● Exercise aim
Reproduce each entry below exactly, without omitting any.

::: Dataset entries :::

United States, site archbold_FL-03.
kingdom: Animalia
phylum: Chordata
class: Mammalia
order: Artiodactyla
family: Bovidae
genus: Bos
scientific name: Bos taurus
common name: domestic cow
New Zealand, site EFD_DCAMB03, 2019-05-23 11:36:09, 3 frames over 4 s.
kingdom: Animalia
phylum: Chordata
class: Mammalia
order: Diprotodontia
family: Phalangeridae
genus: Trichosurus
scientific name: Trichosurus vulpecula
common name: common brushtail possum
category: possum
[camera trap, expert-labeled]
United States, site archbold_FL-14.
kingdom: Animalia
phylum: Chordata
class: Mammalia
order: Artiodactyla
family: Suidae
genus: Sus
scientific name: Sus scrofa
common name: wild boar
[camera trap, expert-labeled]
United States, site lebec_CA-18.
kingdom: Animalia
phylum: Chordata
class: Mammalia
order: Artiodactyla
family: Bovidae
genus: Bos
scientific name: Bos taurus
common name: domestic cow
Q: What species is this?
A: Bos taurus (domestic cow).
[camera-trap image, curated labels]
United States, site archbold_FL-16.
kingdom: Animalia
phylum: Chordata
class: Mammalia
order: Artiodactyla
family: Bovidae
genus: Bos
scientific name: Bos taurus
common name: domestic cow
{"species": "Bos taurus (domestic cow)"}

:::

● Exercise answer
United States, site archbold_FL-03.
kingdom: Animalia
phylum: Chordata
class: Mammalia
order: Artiodactyla
family: Bovidae
genus: Bos
scientific name: Bos taurus
common name: domestic cow
New Zealand, site EFD_DCAMB03, 2019-05-23 11:36:09, 3 frames over 4 s.
kingdom: Animalia
phylum: Chordata
class: Mammalia
order: Diprotodontia
family: Phalangeridae
genus: Trichosurus
scientific name: Trichosurus vulpecula
common name: common brushtail possum
category: possum
[camera trap, expert-labeled]
United States, site archbold_FL-14.
kingdom: Animalia
phylum: Chordata
class: Mammalia
order: Artiodactyla
family: Suidae
genus: Sus
scientific name: Sus scrofa
common name: wild boar
[camera trap, expert-labeled]
United States, site lebec_CA-18.
kingdom: Animalia
phylum: Chordata
class: Mammalia
order: Artiodactyla
family: Bovidae
genus: Bos
scientific name: Bos taurus
common name: domestic cow
Q: What species is this?
A: Bos taurus (domestic cow).
[camera-trap image, curated labels]
United States, site archbold_FL-16.
kingdom: Animalia
phylum: Chordata
class: Mammalia
order: Artiodactyla
family: Bovidae
genus: Bos
scientific name: Bos taurus
common name: domestic cow
{"species": "Bos taurus (domestic cow)"}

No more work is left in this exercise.